▸ What you should do
Every line from the one with "Vietnam;Lao, site loc_0940, 2018-01-25" through the end of the records below should be restated word for word, and nothing outside that span.

═════ Provided records

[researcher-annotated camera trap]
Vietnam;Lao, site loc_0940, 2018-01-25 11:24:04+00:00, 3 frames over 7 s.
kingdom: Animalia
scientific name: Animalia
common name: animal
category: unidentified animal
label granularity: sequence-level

══════════

▸ Answer space
Vietnam;Lao, site loc_0940, 2018-01-25 11:24:04+00:00, 3 frames over 7 s.
kingdom: Animalia
scientific name: Animalia
common name: animal
category: unidentified animal
label granularity: sequence-level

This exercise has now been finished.